Up the road in Philly, new whiz-kid technical director Earnie Stewart is in charge of personnel for the Union. Keeping Jim Curtin in place is the right thing to do; things around PPL Park have long been a complete mess, frankly, and that wasn’t Curtin’s fault. So for stability’s sake, having Curtin retain the coaching whistle makes sense. That said, a guy who went 10-17-7 last year and finished an unhappy ninth out of 10 teams won’t get much benefit of the doubt. He probably needs to produce in 2016. If things get off to a bad start, well, we mentioned Kreis being available, right? Stewart surely has already punched Kreis’ number into his smart phone.
Vieira has a pressure all his own, too. Kreis was saddled with a ridiculous distribution of midfield inertia (Frank Lampard and Andrea Pirlo) and that bandbox of a pitch at Yankee Stadium (bad for passing, but open season for goals off throw-ins!) and he still exceeded the number of wins for most expansion teams. Never mind that; NYCFC fired him.
Vieira is “next up,” and he totes the added burden of proving himself as a first-time pro manager.
South of there, Orlando City’s Heath did well in managing injuries and the usual mud puddle of a roster that expansion teams deal with.

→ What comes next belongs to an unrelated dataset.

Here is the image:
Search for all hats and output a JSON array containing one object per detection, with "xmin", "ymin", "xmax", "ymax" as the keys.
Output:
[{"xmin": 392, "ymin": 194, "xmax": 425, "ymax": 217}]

They very nearly made the playoffs. On the other hand, the franchise has high ambition, and a certain amount of front office instability and ongoing “new direction-itis” has to be unsettling for Heath.
Coyle gets a mulligan for his first season in MLS. The former Bolton manager didn’t make the playoffs with Houston in his initial American go-round – and don’t forget, it remains mathematically easier to make than to miss, as 12 of 20 teams slip past the post-season velvet ropes in MLS.
But he deserves a season with “his” players. Through December and January, Coyle had the chance to create the roster he deems best for Major League Soccer’s unique peculiarities. His changes included the bold move of parting ways with club favorite and do-all Brad Davis. So, add more heat to the heat and humidity around the club’s very orange downtown ground.